Required work — Produce an exact copy of the lines from the line containing "How much space" through the last line of the entries below, and only those lines.
#####
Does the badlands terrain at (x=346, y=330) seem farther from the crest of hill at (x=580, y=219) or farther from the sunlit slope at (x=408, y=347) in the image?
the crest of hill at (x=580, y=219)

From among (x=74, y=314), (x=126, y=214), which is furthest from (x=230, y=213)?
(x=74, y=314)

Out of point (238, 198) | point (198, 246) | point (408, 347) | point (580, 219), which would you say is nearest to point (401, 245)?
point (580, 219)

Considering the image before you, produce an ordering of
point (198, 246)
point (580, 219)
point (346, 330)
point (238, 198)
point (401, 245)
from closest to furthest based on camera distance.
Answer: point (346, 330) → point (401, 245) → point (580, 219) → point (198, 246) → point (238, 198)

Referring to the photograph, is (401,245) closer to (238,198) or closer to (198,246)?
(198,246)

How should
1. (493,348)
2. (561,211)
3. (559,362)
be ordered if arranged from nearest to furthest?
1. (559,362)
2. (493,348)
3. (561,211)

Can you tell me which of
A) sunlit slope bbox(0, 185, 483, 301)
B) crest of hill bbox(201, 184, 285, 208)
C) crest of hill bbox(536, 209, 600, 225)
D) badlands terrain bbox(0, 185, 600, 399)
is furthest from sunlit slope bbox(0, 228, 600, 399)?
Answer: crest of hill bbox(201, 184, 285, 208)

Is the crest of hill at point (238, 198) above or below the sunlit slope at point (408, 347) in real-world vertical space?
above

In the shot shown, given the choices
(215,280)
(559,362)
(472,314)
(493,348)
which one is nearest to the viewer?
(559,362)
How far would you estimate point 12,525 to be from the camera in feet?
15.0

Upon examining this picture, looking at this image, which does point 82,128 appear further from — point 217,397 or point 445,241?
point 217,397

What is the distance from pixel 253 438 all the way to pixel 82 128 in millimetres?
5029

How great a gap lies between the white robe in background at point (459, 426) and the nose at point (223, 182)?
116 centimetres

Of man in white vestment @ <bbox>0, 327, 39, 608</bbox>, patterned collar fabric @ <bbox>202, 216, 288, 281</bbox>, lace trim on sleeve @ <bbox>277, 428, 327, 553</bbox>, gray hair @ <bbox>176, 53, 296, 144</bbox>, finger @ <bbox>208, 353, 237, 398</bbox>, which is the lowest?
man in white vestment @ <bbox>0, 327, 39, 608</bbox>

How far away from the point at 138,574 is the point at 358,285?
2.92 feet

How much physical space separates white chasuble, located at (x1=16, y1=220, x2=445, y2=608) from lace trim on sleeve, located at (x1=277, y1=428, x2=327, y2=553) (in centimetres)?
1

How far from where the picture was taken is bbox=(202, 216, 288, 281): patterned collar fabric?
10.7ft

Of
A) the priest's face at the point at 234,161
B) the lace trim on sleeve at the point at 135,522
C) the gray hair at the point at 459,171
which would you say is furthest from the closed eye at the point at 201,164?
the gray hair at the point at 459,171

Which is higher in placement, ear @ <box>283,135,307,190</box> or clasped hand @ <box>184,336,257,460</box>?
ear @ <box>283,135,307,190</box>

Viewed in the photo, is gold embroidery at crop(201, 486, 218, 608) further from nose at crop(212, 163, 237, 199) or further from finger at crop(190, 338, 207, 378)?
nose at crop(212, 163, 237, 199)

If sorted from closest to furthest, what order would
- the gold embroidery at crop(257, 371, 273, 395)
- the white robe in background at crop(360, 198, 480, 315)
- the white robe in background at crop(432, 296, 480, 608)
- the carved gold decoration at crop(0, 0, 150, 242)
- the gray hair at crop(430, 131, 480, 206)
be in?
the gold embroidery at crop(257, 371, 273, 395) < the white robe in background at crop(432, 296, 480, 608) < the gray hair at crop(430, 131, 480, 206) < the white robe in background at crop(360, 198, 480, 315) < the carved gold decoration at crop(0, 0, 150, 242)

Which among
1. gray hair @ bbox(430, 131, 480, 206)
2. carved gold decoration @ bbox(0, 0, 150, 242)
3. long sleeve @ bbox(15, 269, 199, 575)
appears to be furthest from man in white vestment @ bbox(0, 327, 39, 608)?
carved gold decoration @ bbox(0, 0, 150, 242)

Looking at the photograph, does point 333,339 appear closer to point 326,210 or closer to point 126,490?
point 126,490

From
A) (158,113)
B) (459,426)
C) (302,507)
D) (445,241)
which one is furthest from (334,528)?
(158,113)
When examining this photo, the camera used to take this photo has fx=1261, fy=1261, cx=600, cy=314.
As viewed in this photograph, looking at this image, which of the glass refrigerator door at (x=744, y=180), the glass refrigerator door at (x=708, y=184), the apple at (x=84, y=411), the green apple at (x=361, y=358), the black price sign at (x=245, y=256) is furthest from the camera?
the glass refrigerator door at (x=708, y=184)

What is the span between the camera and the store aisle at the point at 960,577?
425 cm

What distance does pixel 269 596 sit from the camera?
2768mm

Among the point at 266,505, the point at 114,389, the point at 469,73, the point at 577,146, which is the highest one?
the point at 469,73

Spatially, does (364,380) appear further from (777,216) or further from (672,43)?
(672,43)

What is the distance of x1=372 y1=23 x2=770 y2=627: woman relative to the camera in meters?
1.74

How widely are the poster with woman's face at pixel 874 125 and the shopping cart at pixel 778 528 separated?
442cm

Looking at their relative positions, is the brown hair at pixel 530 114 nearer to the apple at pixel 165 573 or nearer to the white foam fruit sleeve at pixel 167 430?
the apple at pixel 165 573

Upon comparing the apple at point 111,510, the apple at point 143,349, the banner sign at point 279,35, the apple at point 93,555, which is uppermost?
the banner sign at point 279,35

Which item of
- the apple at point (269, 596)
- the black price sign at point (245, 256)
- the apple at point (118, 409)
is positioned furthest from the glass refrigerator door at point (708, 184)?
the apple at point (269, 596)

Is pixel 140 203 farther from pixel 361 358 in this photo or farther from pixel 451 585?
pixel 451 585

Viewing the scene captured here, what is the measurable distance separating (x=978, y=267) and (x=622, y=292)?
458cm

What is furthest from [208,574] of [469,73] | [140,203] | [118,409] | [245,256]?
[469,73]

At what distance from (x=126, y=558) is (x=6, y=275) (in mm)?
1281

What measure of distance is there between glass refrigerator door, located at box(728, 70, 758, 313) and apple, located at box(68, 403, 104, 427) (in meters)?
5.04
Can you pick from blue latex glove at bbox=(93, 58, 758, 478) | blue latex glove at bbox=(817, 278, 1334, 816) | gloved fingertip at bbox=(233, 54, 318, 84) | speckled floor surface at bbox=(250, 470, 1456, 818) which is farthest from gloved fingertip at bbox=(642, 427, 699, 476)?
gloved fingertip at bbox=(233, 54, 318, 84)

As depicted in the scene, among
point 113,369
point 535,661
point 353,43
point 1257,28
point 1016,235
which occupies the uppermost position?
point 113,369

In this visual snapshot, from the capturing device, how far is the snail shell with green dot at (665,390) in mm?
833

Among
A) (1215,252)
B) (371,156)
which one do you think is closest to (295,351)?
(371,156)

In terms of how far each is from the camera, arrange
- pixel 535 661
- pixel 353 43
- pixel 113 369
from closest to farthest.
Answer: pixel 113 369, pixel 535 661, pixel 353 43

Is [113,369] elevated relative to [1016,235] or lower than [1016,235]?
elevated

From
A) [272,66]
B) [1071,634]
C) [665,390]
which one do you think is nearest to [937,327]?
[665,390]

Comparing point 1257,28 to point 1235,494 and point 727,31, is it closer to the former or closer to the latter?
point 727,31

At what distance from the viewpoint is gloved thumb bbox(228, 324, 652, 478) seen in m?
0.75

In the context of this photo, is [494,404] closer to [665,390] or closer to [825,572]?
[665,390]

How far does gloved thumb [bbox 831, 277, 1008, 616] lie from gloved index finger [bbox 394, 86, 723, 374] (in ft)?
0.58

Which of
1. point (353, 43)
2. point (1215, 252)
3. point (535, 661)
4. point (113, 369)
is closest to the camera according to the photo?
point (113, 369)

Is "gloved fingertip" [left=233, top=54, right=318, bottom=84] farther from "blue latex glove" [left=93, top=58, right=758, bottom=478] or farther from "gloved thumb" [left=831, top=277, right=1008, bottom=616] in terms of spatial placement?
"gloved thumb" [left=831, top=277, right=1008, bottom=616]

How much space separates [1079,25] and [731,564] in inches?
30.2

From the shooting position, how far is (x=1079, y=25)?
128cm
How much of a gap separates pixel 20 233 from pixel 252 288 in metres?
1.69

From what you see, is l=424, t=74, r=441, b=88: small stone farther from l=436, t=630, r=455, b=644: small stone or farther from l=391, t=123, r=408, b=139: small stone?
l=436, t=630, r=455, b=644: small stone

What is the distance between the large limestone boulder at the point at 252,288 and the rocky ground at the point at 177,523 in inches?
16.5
#####
Task response —
How much space separates [1079,25] and [731,564] in inches?
30.2

From the shooting position, how far is (x=1079, y=25)?
128cm
How much of a gap separates pixel 20 233 from pixel 252 288 in metres?
1.69

From what you see, is l=424, t=74, r=441, b=88: small stone farther from l=436, t=630, r=455, b=644: small stone or farther from l=391, t=123, r=408, b=139: small stone?
l=436, t=630, r=455, b=644: small stone

What is the distance between the large limestone boulder at the point at 252,288 and the rocky ground at the point at 177,523 in inches?
16.5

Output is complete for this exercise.